From MSNBC, we read about the evacuation efforts of the Haitian capitol's tent camps.
There was serious concern that the storm could wreak havoc in the sprawling tent cities set up in Haiti to house more than one million people left homeless by January's devastating earthquake.
The Haitian government and aid groups are already struggling with a major cholera epidemic that has killed at least 330 people and sickened over 4,700 people.
As Tomas churned over the open Caribbean sea, officials appealed to Haitians in tent camps to start evacuating, encouraging them to travel to the homes of family or friends.

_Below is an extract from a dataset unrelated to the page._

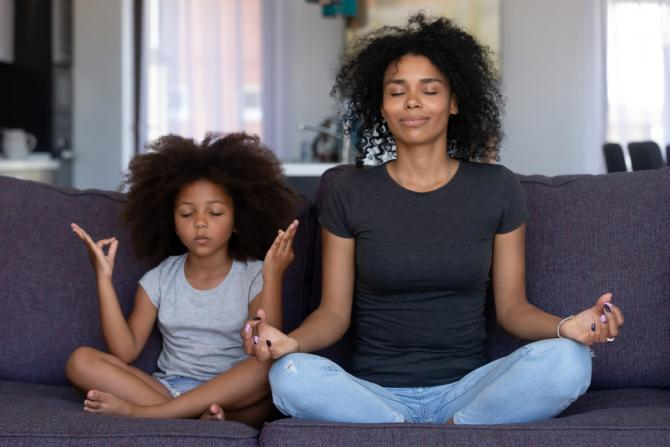 Mother and young daughter sit on a couch practicing mindful breathing together.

"We have launched an appeal for voluntary evacuation, particularly in the camps," said Alta Jean-Baptiste, the director of the Haiti's Civil Protection Office. "We have plans to evacuate the camps but we won't be able to evacuate everybody."
Nadia Lochard, the coordinator for civil protection in Haiti's western department, said authorities were showing camp dwellers how to properly tie up their tents before evacuating.
She said even heavy rains in the country's southern region could potentially impact Port-au-Prince since several of Haiti's rivers originate in the area and extend to the capital.
In the tent camp of Corail-Cesselesse, managers held a "loudspeaker meeting" with megaphones to tell residents about the evacuation order, said Bryant Castro, the American Refugee Committee staffer managing the camp.